* START *

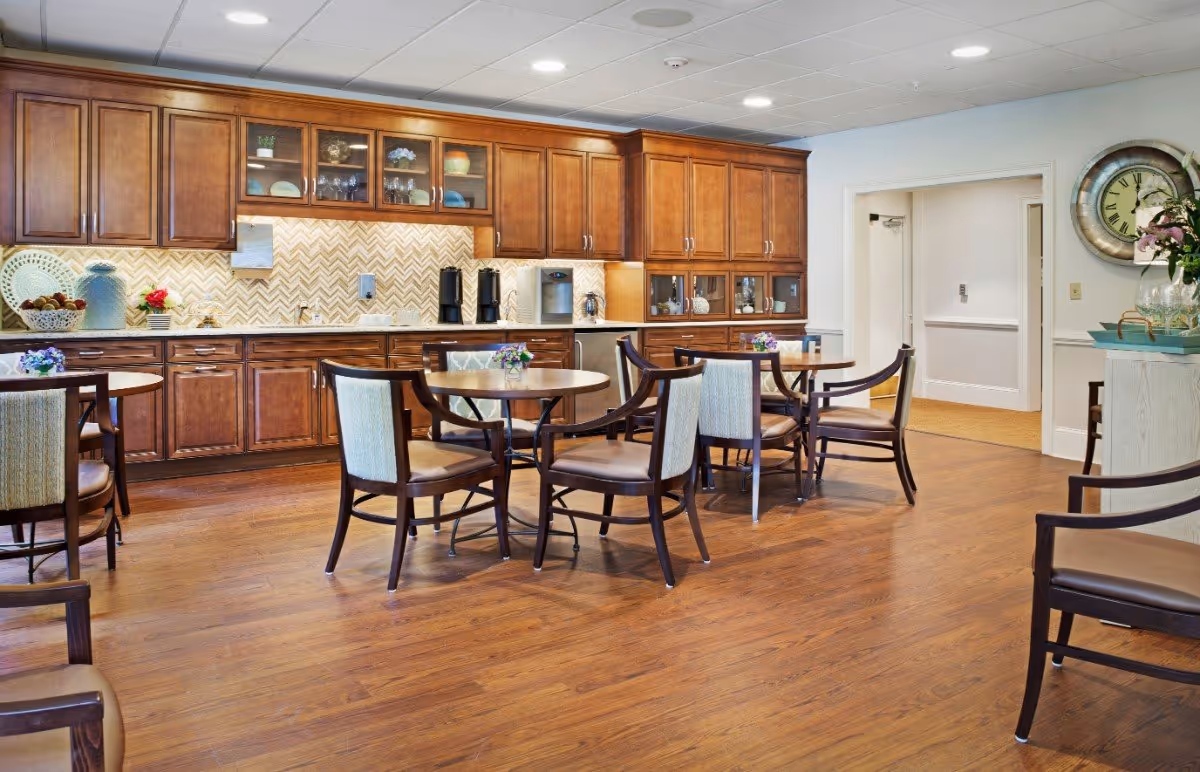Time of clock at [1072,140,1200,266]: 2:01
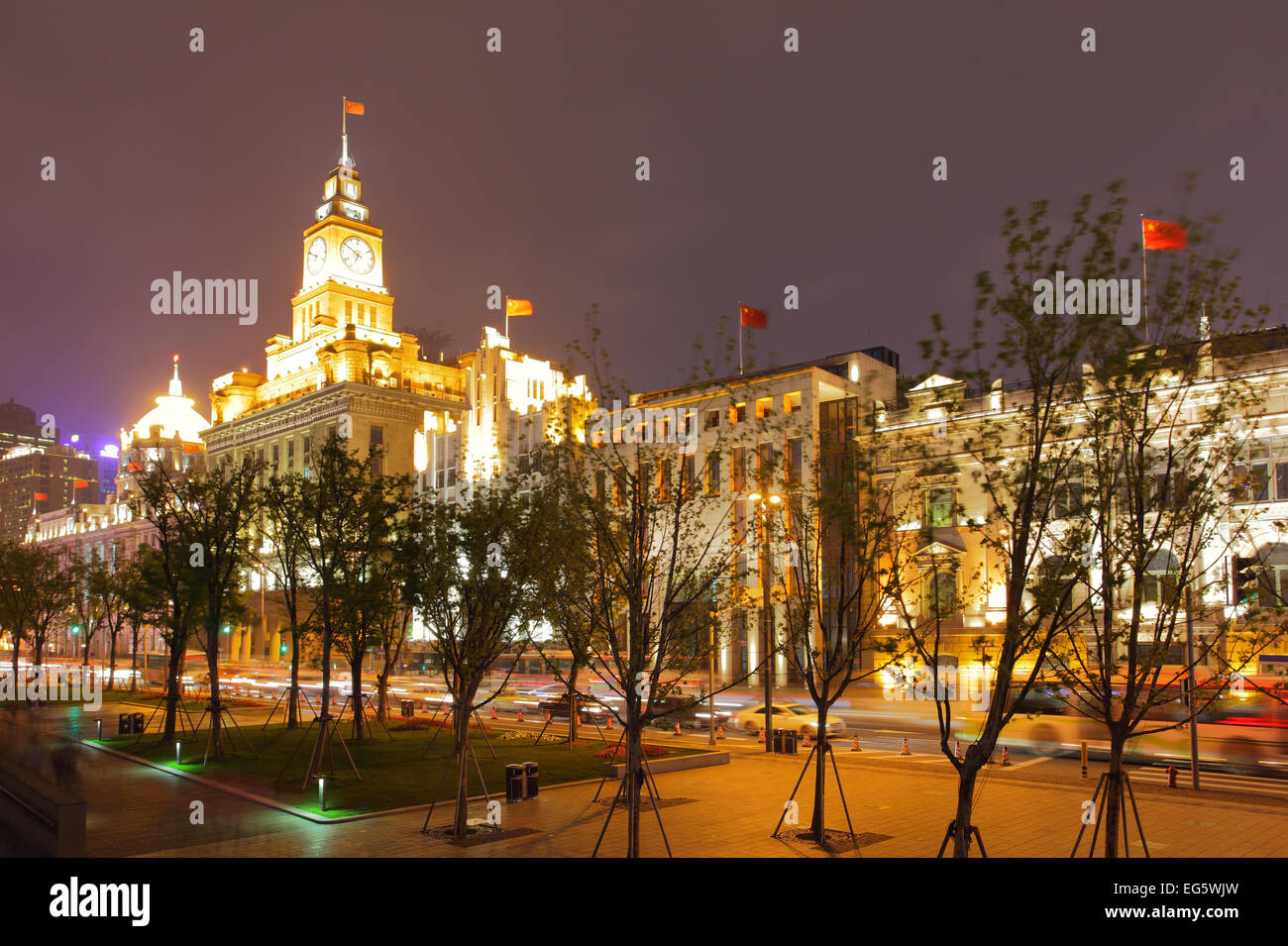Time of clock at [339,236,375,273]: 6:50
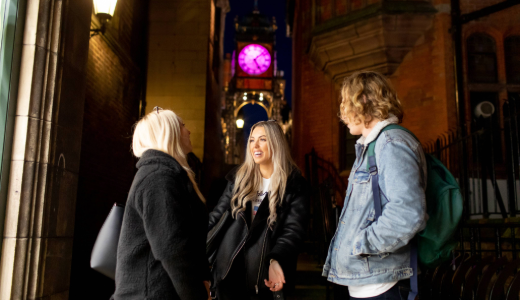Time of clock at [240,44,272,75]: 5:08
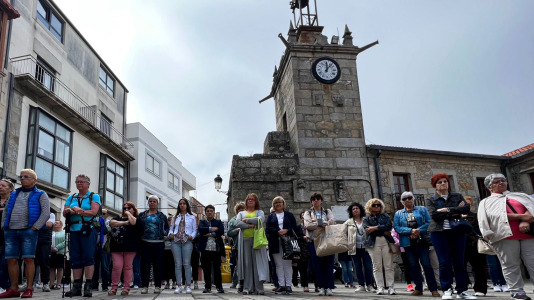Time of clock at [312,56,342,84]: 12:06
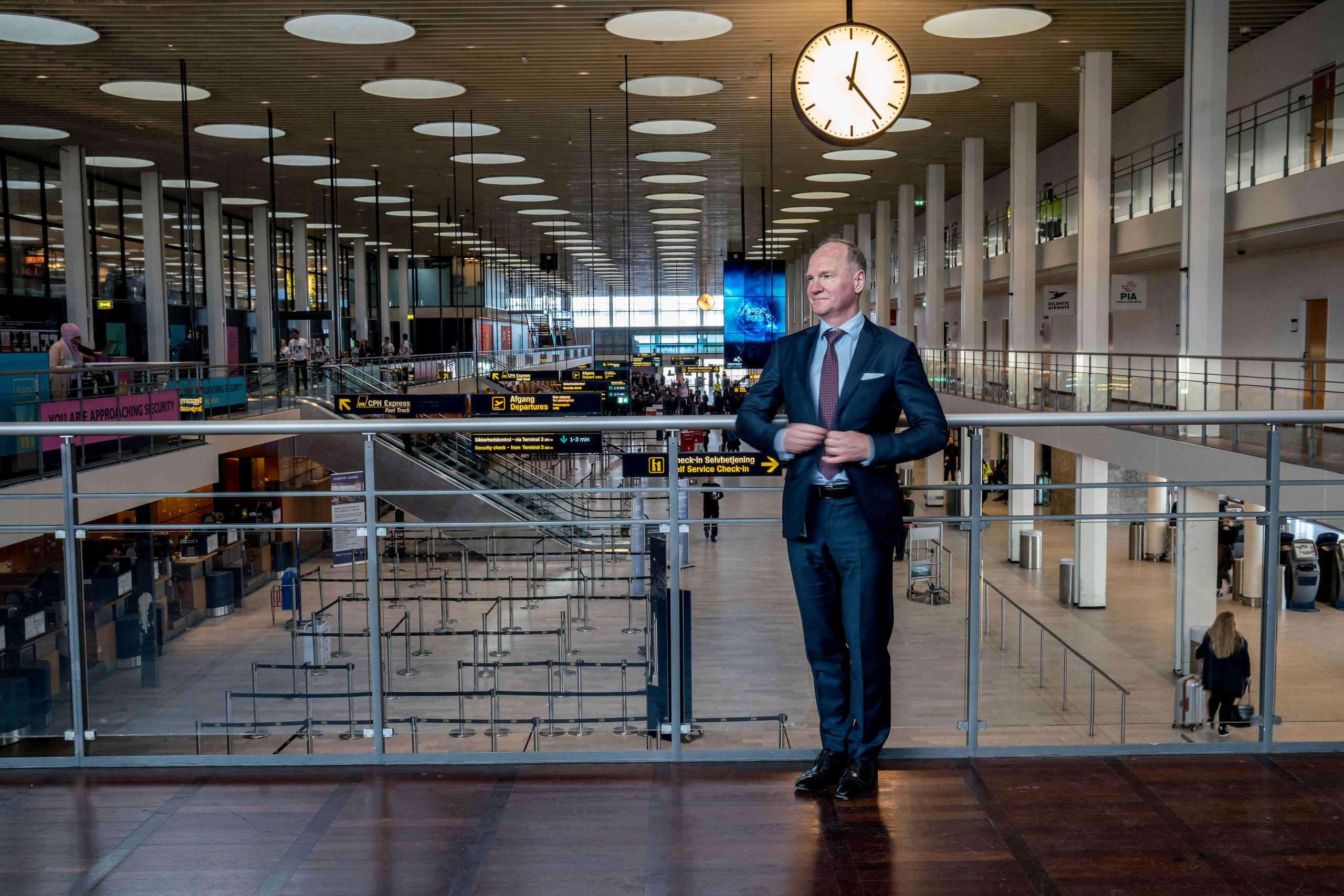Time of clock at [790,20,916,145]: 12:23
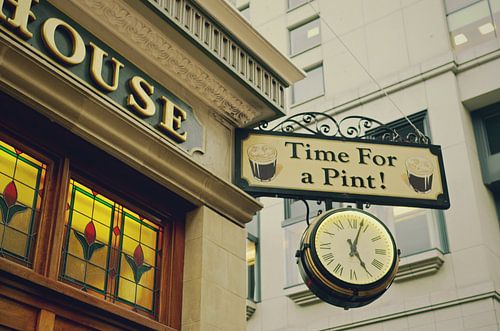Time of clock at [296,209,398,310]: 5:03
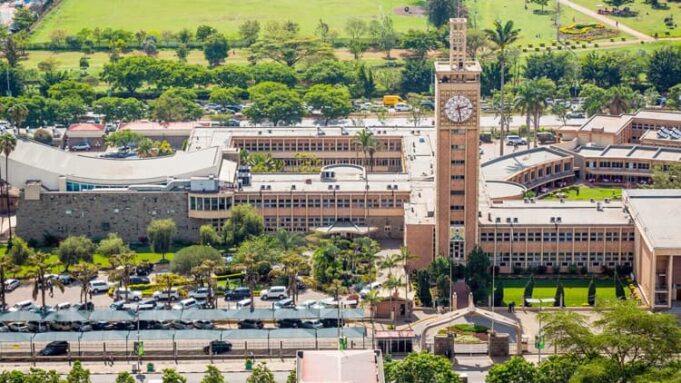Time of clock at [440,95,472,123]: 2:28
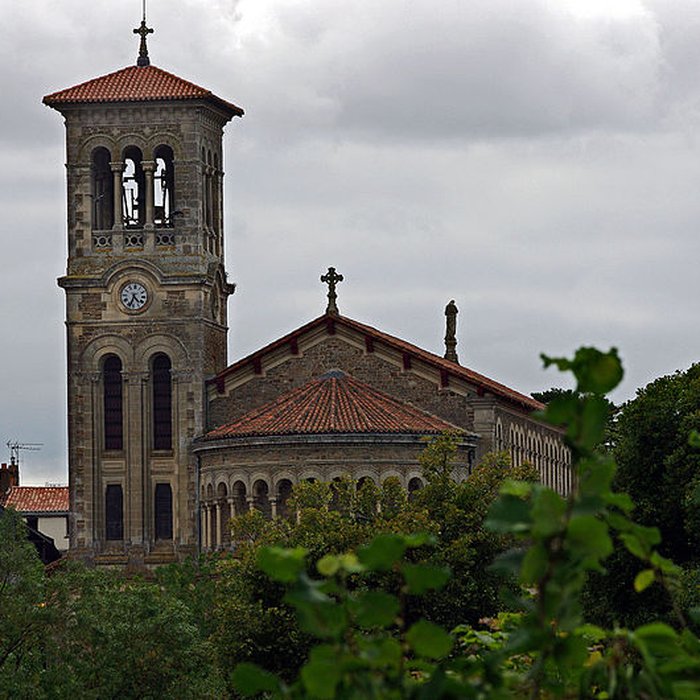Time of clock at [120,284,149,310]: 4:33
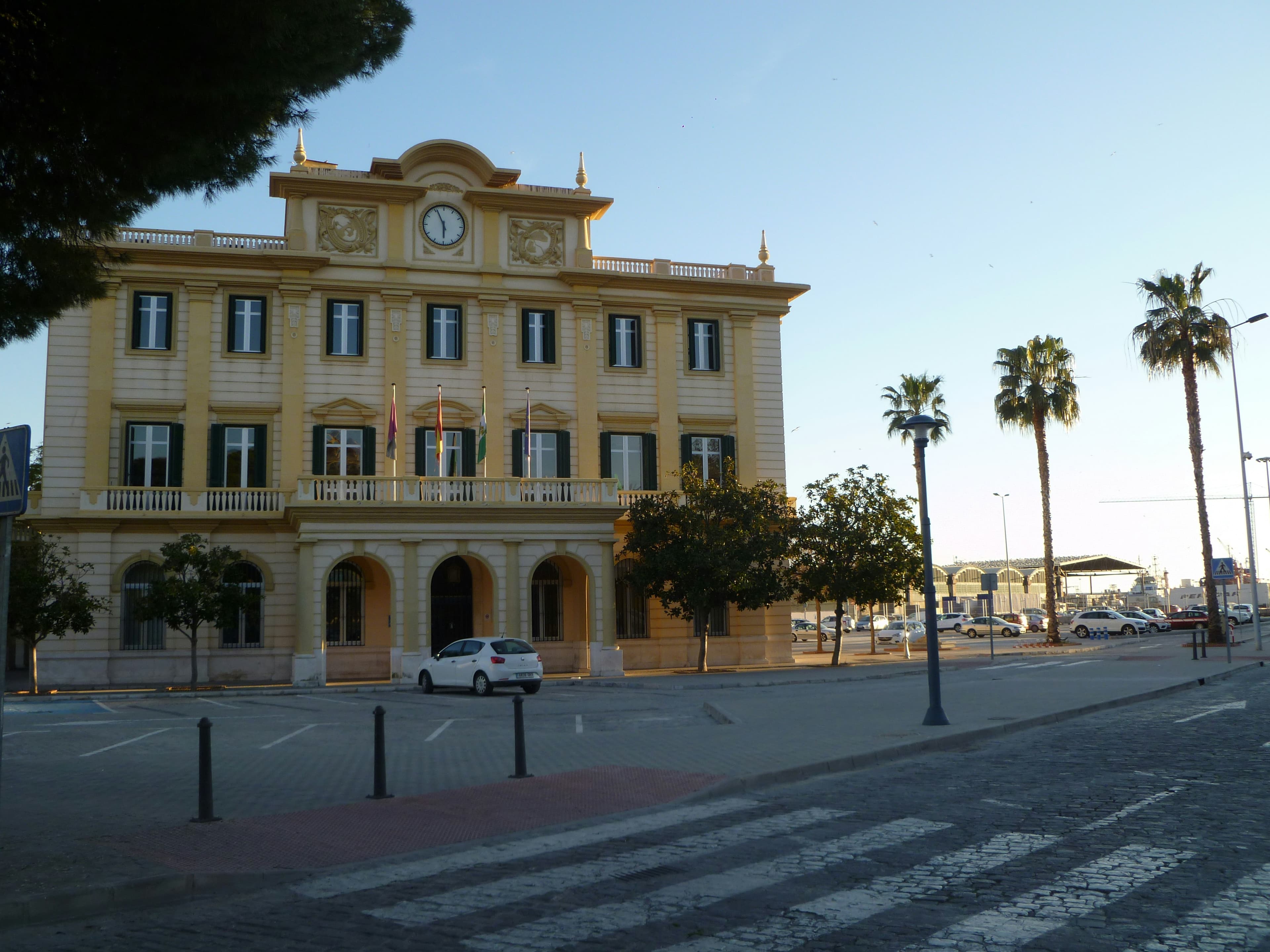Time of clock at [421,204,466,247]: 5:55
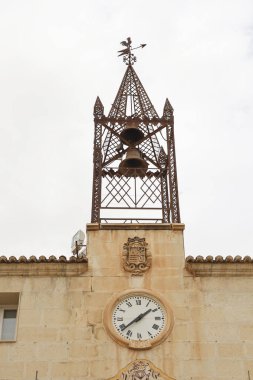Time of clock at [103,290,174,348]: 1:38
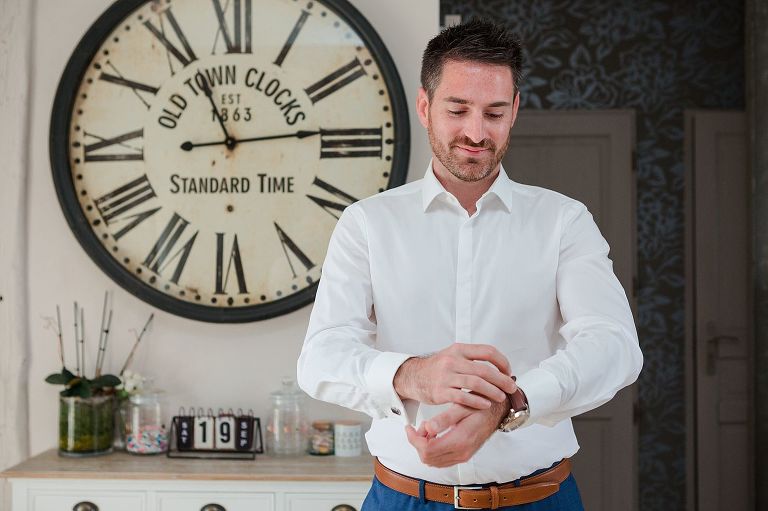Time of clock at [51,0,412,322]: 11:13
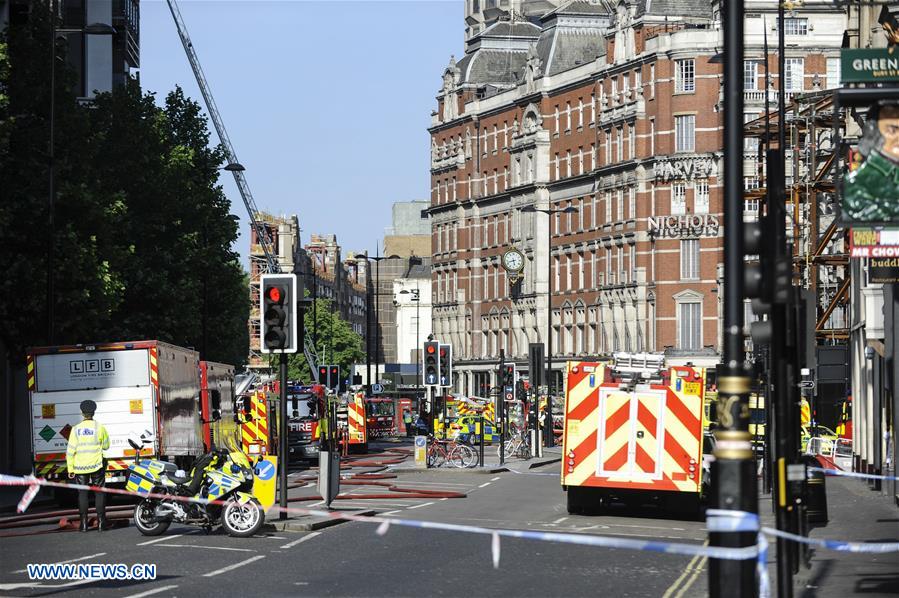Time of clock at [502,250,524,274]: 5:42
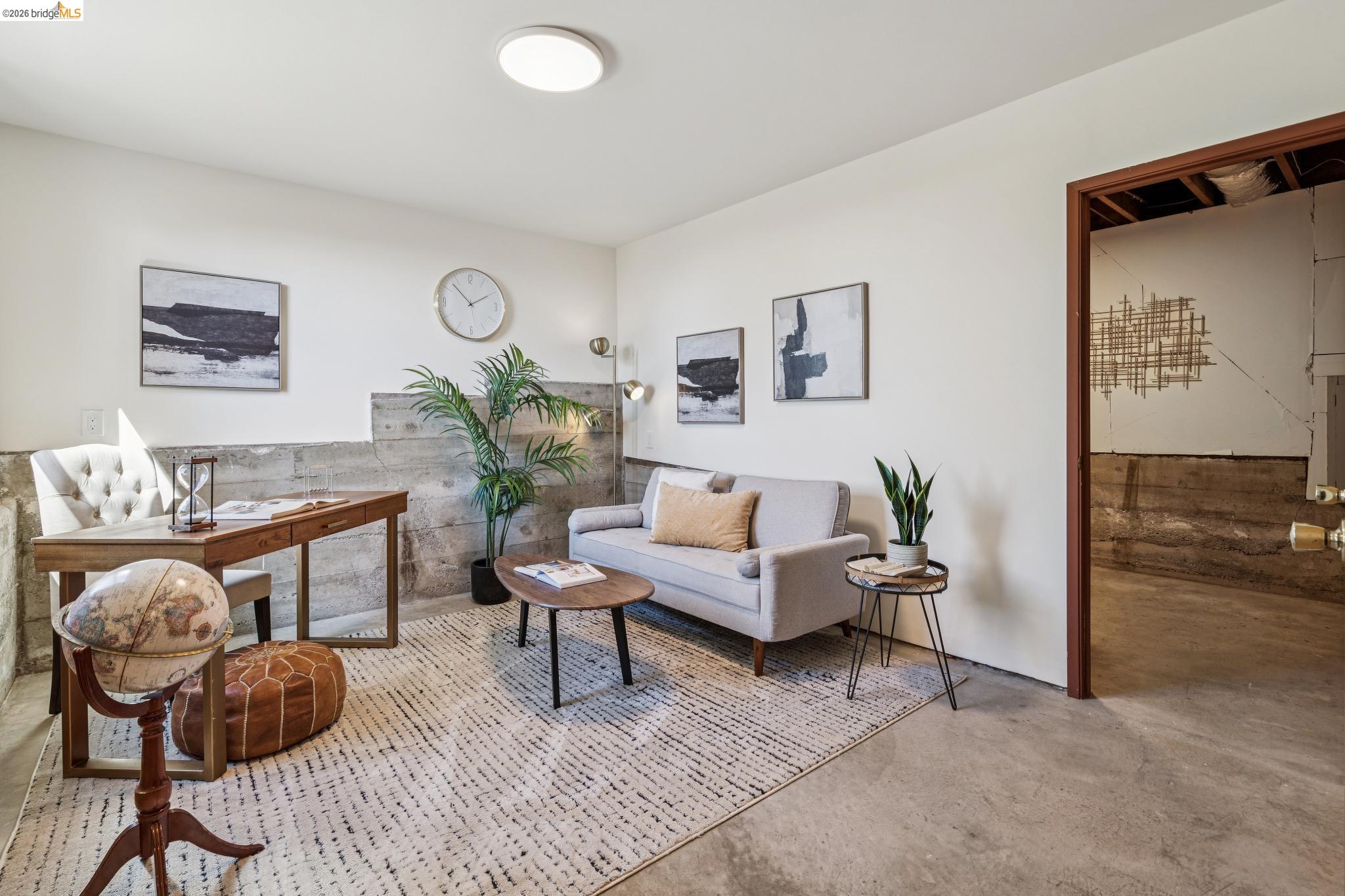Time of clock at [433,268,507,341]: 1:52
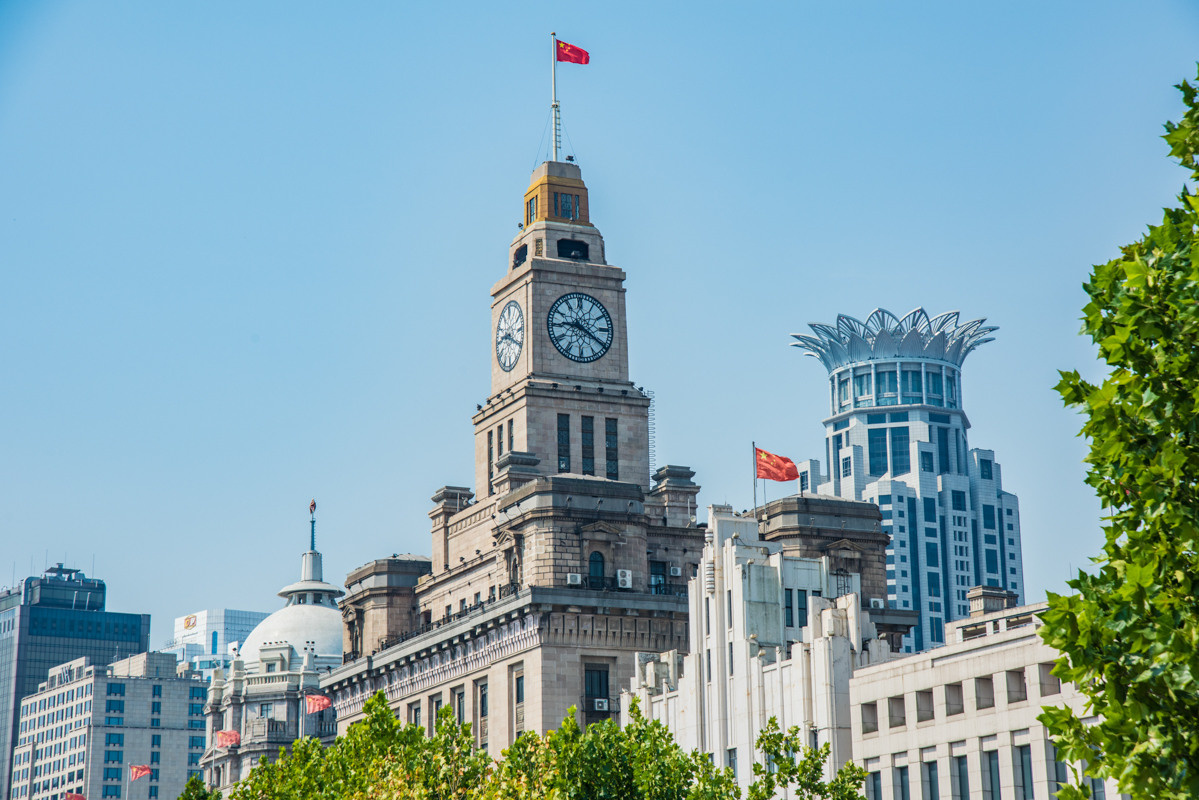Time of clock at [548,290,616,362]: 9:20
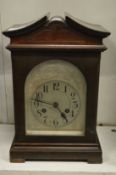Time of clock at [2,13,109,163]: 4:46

* END *

WHAT THE TASK ASKS: Copy out every line of the data above word for word, leaving out the pictures.

RESPONSE FOR THIS EXERCISE:
Time of clock at [1072,140,1200,266]: 2:01
Time of clock at [339,236,375,273]: 6:50
Time of clock at [240,44,272,75]: 5:08
Time of clock at [312,56,342,84]: 12:06
Time of clock at [790,20,916,145]: 12:23
Time of clock at [296,209,398,310]: 5:03
Time of clock at [440,95,472,123]: 2:28
Time of clock at [120,284,149,310]: 4:33
Time of clock at [421,204,466,247]: 5:55
Time of clock at [103,290,174,348]: 1:38
Time of clock at [51,0,412,322]: 11:13
Time of clock at [502,250,524,274]: 5:42
Time of clock at [433,268,507,341]: 1:52
Time of clock at [548,290,616,362]: 9:20
Time of clock at [2,13,109,163]: 4:46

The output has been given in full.